A pool cue came into being with the primary purpose which is function. So all cuecraftsmen are expected to be able to come, at least, at par with the functional level that cues have reached at present. It is the entry point as indicated in the Blue Book of Pool Cues as Level 1. Ideally, every cuecratsman is expected to satisfy this level before being able to proceed to the next. I guess this is why the ACA required that such level 1 cue be submitted as part of the application for membership as this at least guarantees the consumers that they're getting a product that satisfies the primary requirement of a cue.

It's ok to stay in this level but sooner or later a reason to produce higher level cues will come along and most specially if you're in it for the money. Competition will come when you hit a bigger market, additional capital outlay for materials and equipment to keep up with demand and just increasing need of a growing family can push you to find ways to stay competitive if not just stay afloat.

My reward is my finished product, the mental satisfaction gained along the way and the friendships developed. Those are the main reasons for what you see in "Bandido's Cues" everything else just follows.
 
bandido said:
A pool cue came into being with the primary purpose which is function. So all cuecraftsmen are expected to be able to come, at least, at par with the functional level that cues have reached at present. It is the entry point as indicated in the Blue Book of Pool Cues as Level 1. Ideally, every cuecratsman is expected to satisfy this level before being able to proceed to the next. I guess this is why the ACA required that such level 1 cue be submitted as part of the application for membership as this at least guarantees the consumers that they're getting a product that satisfies the primary requirement of a cue.

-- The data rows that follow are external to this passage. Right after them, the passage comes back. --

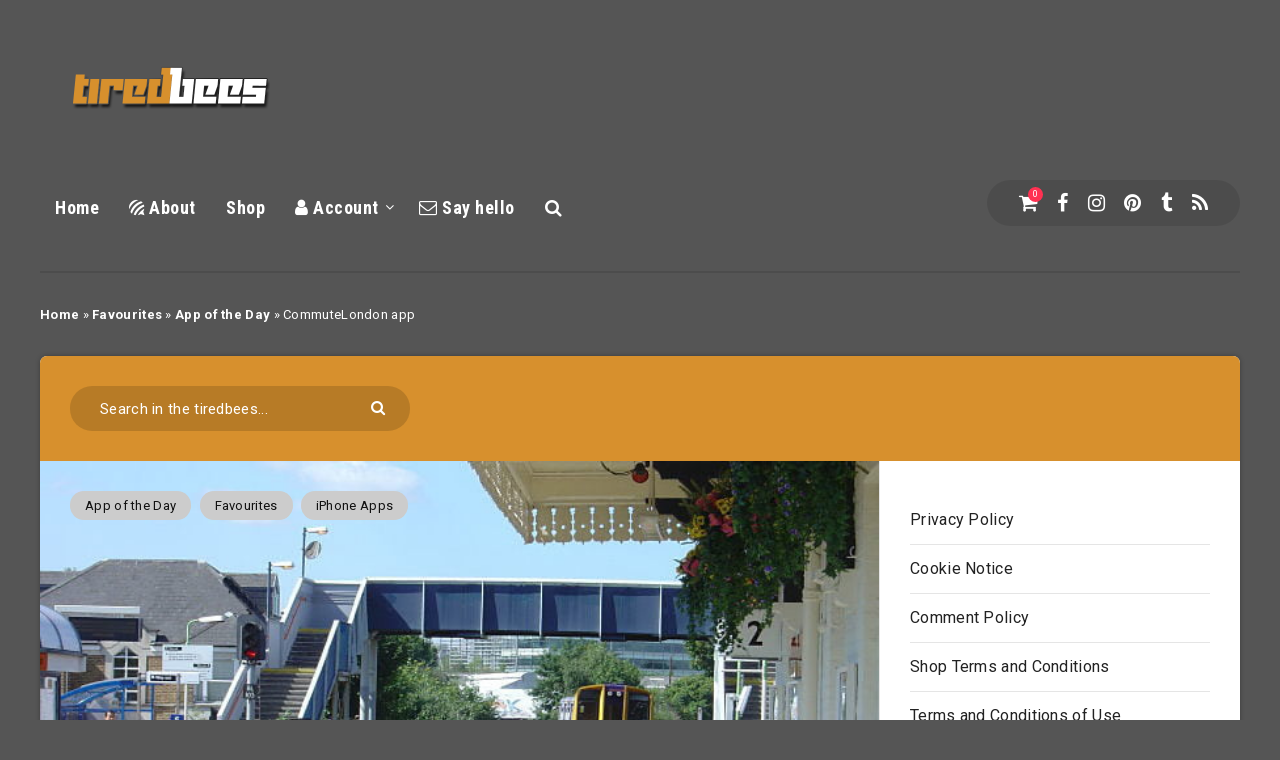

--- FILE ---
content_type: text/javascript
request_url: https://www.tiredbees.com/wp-content/cache/wpo-minify/1769022039/assets/wpo-minify-footer-101c12b3.min.js
body_size: 1091
content:

window._googlesitekit.wcdata = window._googlesitekit.wcdata || {};
window._googlesitekit.wcdata.products = [];
window._googlesitekit.wcdata.add_to_cart = null;
window._googlesitekit.wcdata.currency = "GBP";
window._googlesitekit.wcdata.eventsToTrack = ["add_to_cart","purchase"];
(()=>{var t={};t.g=function(){if("object"==typeof globalThis)return globalThis;try{return this||new Function("return this")()}catch(t){if("object"==typeof window)return window}}(),((o,n)=>{if(!o)return;const{currency:e,products:i,purchase:l,add_to_cart:a,eventsToTrack:r}=(null===(n=t.g._googlesitekit)||void 0===n?void 0:n.wcdata)||{},c=null==r?void 0:r.includes("add_to_cart"),d=null==r?void 0:r.includes("purchase");if(a&&c){var u,s;const{price:o}=a,n=f(o,e,a);null===(u=t.g._googlesitekit)||void 0===u||null===(s=u.gtagEvent)||void 0===s||s.call(u,"add_to_cart",n)}if(l&&d){var g,_,p;const{id:o,totals:n,items:e,user_data:i}=l,a=f(n.total_price,n.currency_code,e,o,n.shipping_total,n.tax_total);null!==(g=t.g._googlesitekit)&&void 0!==g&&g.gtagUserData&&i&&(a.user_data=i),null===(_=t.g._googlesitekit)||void 0===_||null===(p=_.gtagEvent)||void 0===p||p.call(_,"purchase",a)}const v=o("body");function f(t,o,n){let e=arguments.length>3&&void 0!==arguments[3]?arguments[3]:null,i=arguments.length>4&&void 0!==arguments[4]?arguments[4]:null,l=arguments.length>5&&void 0!==arguments[5]?arguments[5]:null;const a={value:m(t),currency:o,items:[]};if(e&&(a.transaction_id=e),"number"==typeof i&&(a.shipping=i),"number"==typeof l&&(a.tax=l),n&&n.length)for(const t of n)a.items.push(h(t));else n&&n.id&&(a.items=[h(n)]);return a}function h(t){const{id:o,name:n,price:e,variation:i,quantity:l,categories:a}=t,r={item_id:o,item_name:n,price:m(e)};if(l&&(r.quantity=l),i&&(r.item_variant=i),a&&null!=a&&a.length){let t=1;for(const o of a)r[t>1?"item_category".concat(t):"item_category"]=o.name,t++}return r}function m(t){let o=arguments.length>1&&void 0!==arguments[1]?arguments[1]:2;return parseInt(t,10)/10**o}c&&(v.on("added_to_cart",(o,n,l,a)=>{var r,c;if(null==a||!a.jquery)return;const d=parseInt(a.data("product_id"),10);if(!d)return;const u=(null==i?void 0:i.find(t=>(null==t?void 0:t.id)===d))||{},{price:s}=u,g=f(s,e,u);null===(r=t.g._googlesitekit)||void 0===r||null===(c=r.gtagEvent)||void 0===c||c.call(r,"add_to_cart",g)}),o(".products-block-post-template .product, .wc-block-product-template .product").each(function(){const n=o(this),l=parseInt(n.find("[data-product_id]").attr("data-product_id"),10);l&&n.on("click",n=>{var a,r;const c=o(n.target).closest(".wc-block-components-product-button [data-product_id]");if(!c.length||!c.hasClass("add_to_cart_button")||c.hasClass("product_type_variable"))return;const d=(null==i?void 0:i.find(t=>(null==t?void 0:t.id)===l))||{},{price:u}=d,s=f(u,e,d);null===(a=t.g._googlesitekit)||void 0===a||null===(r=a.gtagEvent)||void 0===r||r.call(a,"add_to_cart",s)})}))})(t.g.jQuery)})();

It's ok to stay in this level but sooner or later a reason to produce higher level cues will come along and most specially if you're in it for the money. Competition will come when you hit a bigger market, additional capital outlay for materials and equipment to keep up with demand and just increasing need of a growing family can push you to find ways to stay competitive if not just stay afloat.

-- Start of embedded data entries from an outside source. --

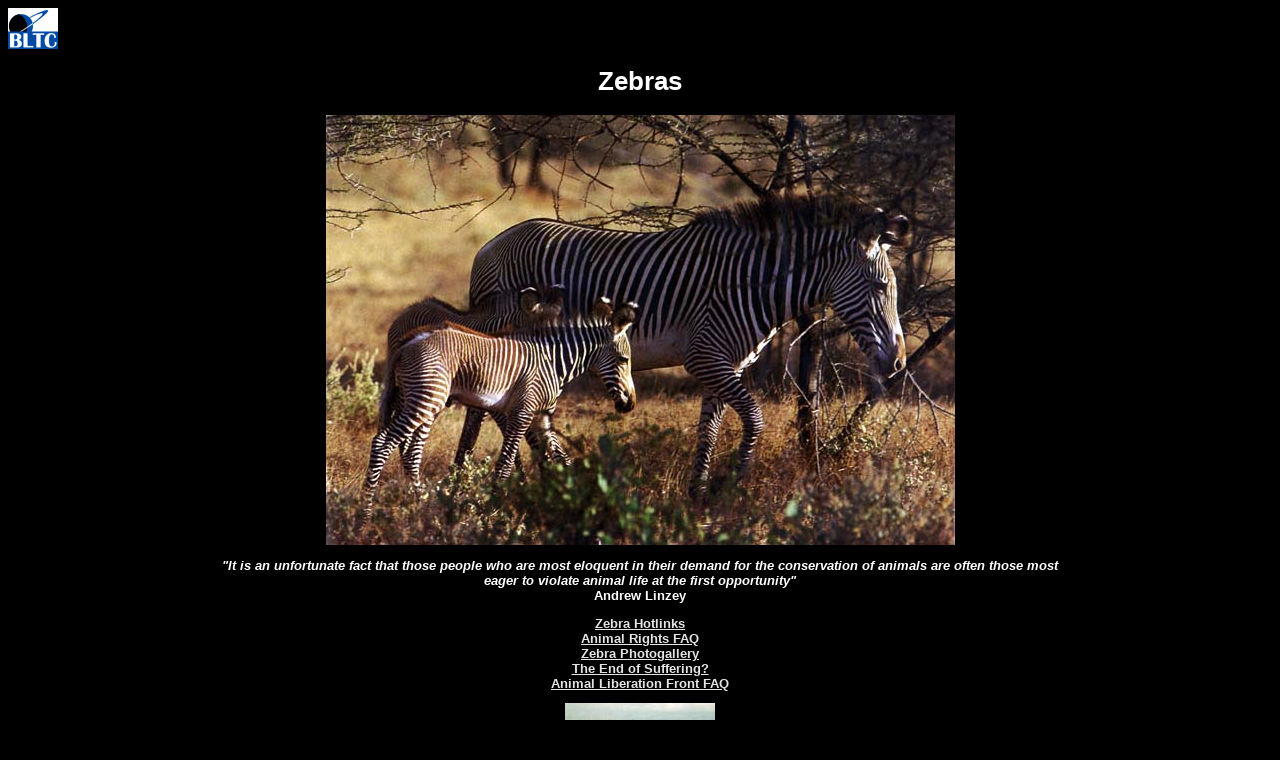

--- FILE ---
content_type: text/html; charset=utf-8
request_url: https://www.hedweb.com/zebrathr.htm
body_size: 642
content:
<html>
<head>
<title>A Family Of Zebras</title>
<META name="description" content="zebras in action">
<script async src="https://www.googletagmanager.com/gtag/js?id=G-1MVBX8ZRJ9"></script><script>window.dataLayer = window.dataLayer || []; function gtag(){dataLayer.push(arguments);}gtag('js', new Date());gtag('config', 'G-1MVBX8ZRJ9');</script></head>
<body bgcolor="#000000" text="#ffffff" link="#e4e4e4" vlink="#eeeeee" alink="#ff0000">
<font face=arial verdana helvetica font size=-1><a href="https://www.bltc.com/"><img src=50logo.gif width=50 height=41 border=0 alt="BLTC Logo"></a><center><h1>Zebras</h1>

<a href=zebratwo.htm><img src=zebrathr.jpg width=629 height=430 alt="photo of a family of zebras"></a>
<blockquote><blockquote><blockquote><blockquote><blockquote>
<b><I>"It is an unfortunate fact that those people who are most eloquent in their demand for the conservation of animals are often those most eager to violate animal life at the first opportunity"</I>
<center>Andrew Linzey</center></b><p>
</blockquote>
<b> 
<a href=zebralink.html>Zebra Hotlinks</A><BR>
<a href=arfaq/welcome.htm>Animal Rights FAQ</a><br>
<a href=herbweb/index.html#zebra>Zebra Photogallery</a><BR>
<a href=hedethic/end-suffering.html>The End of Suffering?</A><BR>
<a href=alffaq.htm>Animal Liberation Front FAQ</a><br>
<a href=animutop.htm><img src=animimag/zebrabar1.jpg width=150 height=300 hspace=1 vspace=12 alt="zebras photo"></a><br>

<a href=confile.htm>HedWeb</a><br>
<a href=homeherb.htm>HerbWeb</a><br>
<a href="https://www.bltc.com/">BLTC Research</a><p>
E-mail Dave<br> <a href="mailto:dave@hedweb.com">dave@hedweb.com</a><p>

<a href=hedab.htm><img src=bltclogu.gif width=430 height=145 alt="BLTC logo"></a>

</center>
</body> </html>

My reward is my finished product, the mental satisfaction gained along the way and the friendships developed. Those are the main reasons for what you see in "Bandido's Cues" everything else just follows.

Very informative. Thank you. I need to get to the point of turning some shafts and such with the material I intend on selling for cues before I can offer stock for sale. I agree, dimension lumber will be the best way to provide material and I will offer it that way. I'll keep in touch on this forum.
 
machine

Also with regards to using CNC to scrim, I'm wondering if there is an affordable machine that can equal the resolution of a hand-made micro-scrim.
Enjoy the site folks.[/QUOTE]

The machine I got from blud can do simultaneous 4 axis intoprelation, Is capable of doing carving, engraving and pocketing. You can scan a picture and engrave it on the cue.
I am sure you could use a scribe to create the small grooves like in scrim. I will try it this winter when I have some time. I am still learning all of the features of this machine, It is more complex than the one I learned on, But it has much more capabilities the the older machine. Chris.
 
macguy said:
Are you kidding? That is like I said before, like thinking a print is worth as much as an original painting. When it comes to art there is nothing perfect. Why not just use a decal and really screw the customer. am refering to scrimshaw by the way, not inlay.

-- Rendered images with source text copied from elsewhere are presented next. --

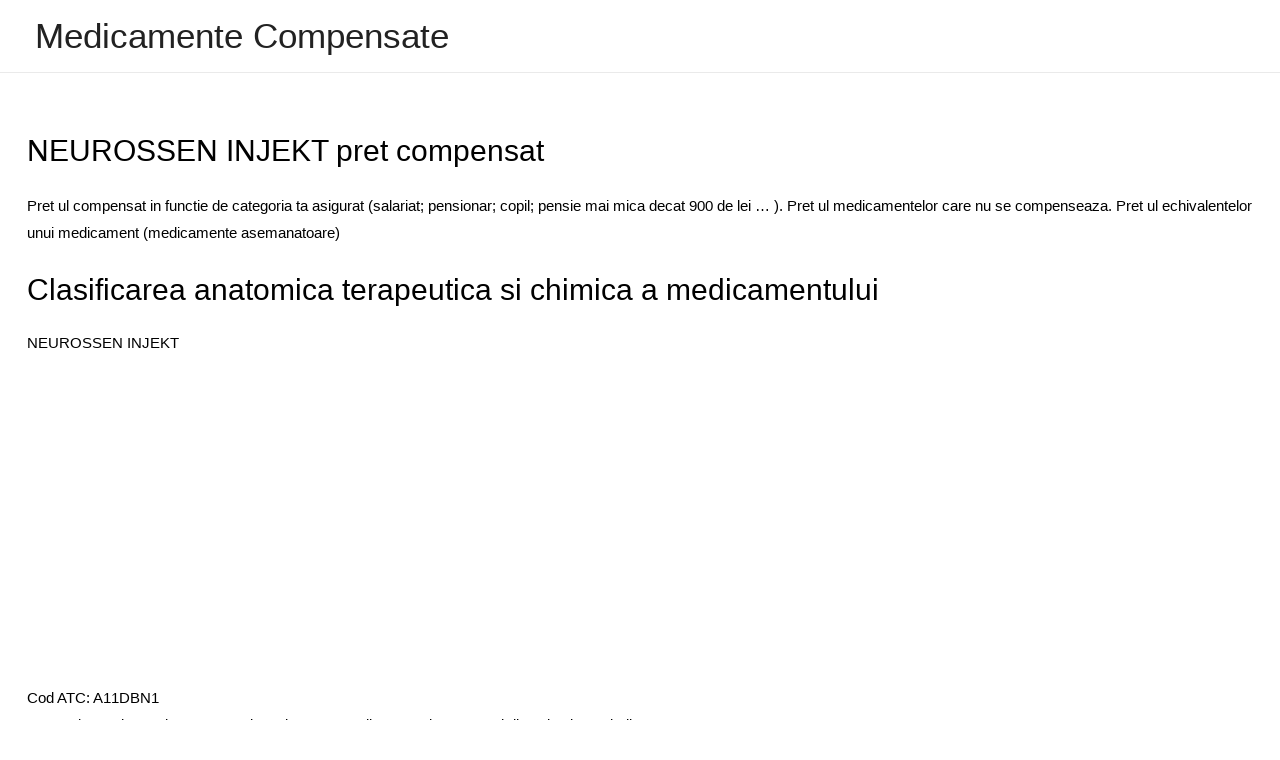

--- FILE ---
content_type: text/html; charset=utf-8
request_url: https://www.google.com/recaptcha/api2/aframe
body_size: 269
content:
<!DOCTYPE HTML><html><head><meta http-equiv="content-type" content="text/html; charset=UTF-8"></head><body><script nonce="N26WYMOUCPhwF3m0P44PDw">/** Anti-fraud and anti-abuse applications only. See google.com/recaptcha */ try{var clients={'sodar':'https://pagead2.googlesyndication.com/pagead/sodar?'};window.addEventListener("message",function(a){try{if(a.source===window.parent){var b=JSON.parse(a.data);var c=clients[b['id']];if(c){var d=document.createElement('img');d.src=c+b['params']+'&rc='+(localStorage.getItem("rc::a")?sessionStorage.getItem("rc::b"):"");window.document.body.appendChild(d);sessionStorage.setItem("rc::e",parseInt(sessionStorage.getItem("rc::e")||0)+1);localStorage.setItem("rc::h",'1769243744550');}}}catch(b){}});window.parent.postMessage("_grecaptcha_ready", "*");}catch(b){}</script></body></html>

--- FILE ---
content_type: application/javascript; charset=utf-8
request_url: https://fundingchoicesmessages.google.com/f/AGSKWxUeugbKkZLdeI84qDKFThxn59r8tOrczPnzLNs3b8WWRudS631rXO6mnXbXP5gdUbbr2H-UegyGkA0Hqqhzp0FSRGXqCE_fjz7mYiBhLN2DbO0X6O32ff9X7mcYbPimkMDnPeLUTFNM7AXy6GL2OquNMi2pgAoiBGE4_nxN_uPb9IFMfgnJnR16vb8=/_468x60.swf?/adcheck.-ad2_-728x90..ads.controller.
body_size: -1289
content:
window['27e44243-3ae9-4535-a451-3f226077ce76'] = true;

I have to agree with Mac.. scrimmed CNC is not art and respectfully disagree with Chris. The consumer did not bring it upon us, cheaper equipment did. Luckily for me A, there are still alot of people who like traditional cues and b, actually know what it takes to do a rounded inlay vs a sharp inlay and are willing to pay for it. Now I realize there are exceptions to the rule and there are some CNC cues that cannot or wouldn't look good, or be feasible to sharpen every corner on.

Joe
 
What value does a scrimmed cue have if; the maker used a CNC or maybe a laser equipment to do it ; if he died, his former assistant easily pulls the g-codes he used to make the scrim, let the cnc machine do the same exact thing?